The leaders also exchanged views on the economic situation, noting the progress made in both countries and in the euro area generally, but also the risks ahead, including as a result of the UK referendum. They agreed on the need for further progress in regard to Economic and Monetary Union, noting the particular current importance of effective implementation of the economic governance reforms of recent years and of the completion of the implementation of relevant proposals already on the table, notably in regard to Banking Union. They also discussed the implementation of the COP21 Agreement, and the future work needed to honour the EU’s climate change and energy commitments.
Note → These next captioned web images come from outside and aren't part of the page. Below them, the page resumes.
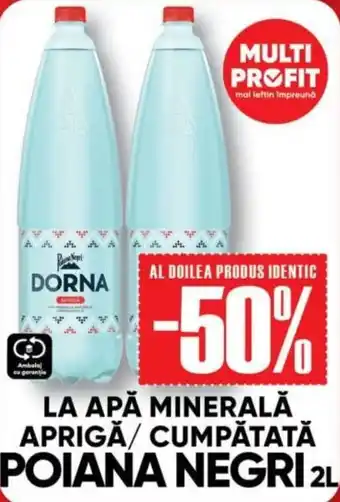 Dorna Apă Minerală Aprigă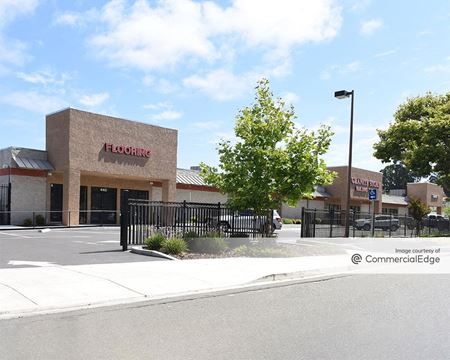 Retail space for Rent at 440 Curtola Pkwy in Vallejo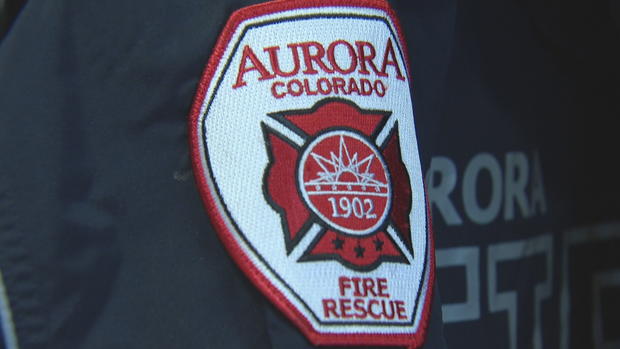 AURORA FIREFIGHTER gear station generic fire department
Finally, the President and the Taoiseach noted the excellent state of relations between the two countries, based on an enduring friendship and affinity going back many centuries, as demonstrated most recently at the hugely successful UEFA Euro 2016 championships. They were very pleased to recognise the consistent and mutually beneficial growth in trade, investment and tourism between the two countries, and the continuing reinforcement of academic, cultural, sporting, scientific and human ties.

As regards specific areas, they tasked the relevant Ministers:

- To examine additional possibilities for practical defence co-operation, including in the field of training,
- To build on the bilateral roadmap on sustainable energy and energy transition agreed in April 2015, noting the progress made in regard to the proposed electricity interconnector between Ireland and France

- To promote intensified co-operation in training and research; they endorsed the attached joint statement by the two lead Departments

- To take forward the Franco-Irish bilateral Erasmus Plus programme on training in the hospitality, gastronomy and tourism sector, which is aimed in particular at young people and entrants to the labour market.

- To explore options for intensified dialogue between stakeholders in the digital economy, which offers immense opportunities for both countries.

After the meeting, the President and the Taoiseach witnessed the signature of an agreement on the next stage of work on the Celtic Interconnector, a proposed sub-sea electricity cable linking Ireland with France, which, as part of the wider Energy Union, would allow for the transmission of electricity directly between Ireland and France.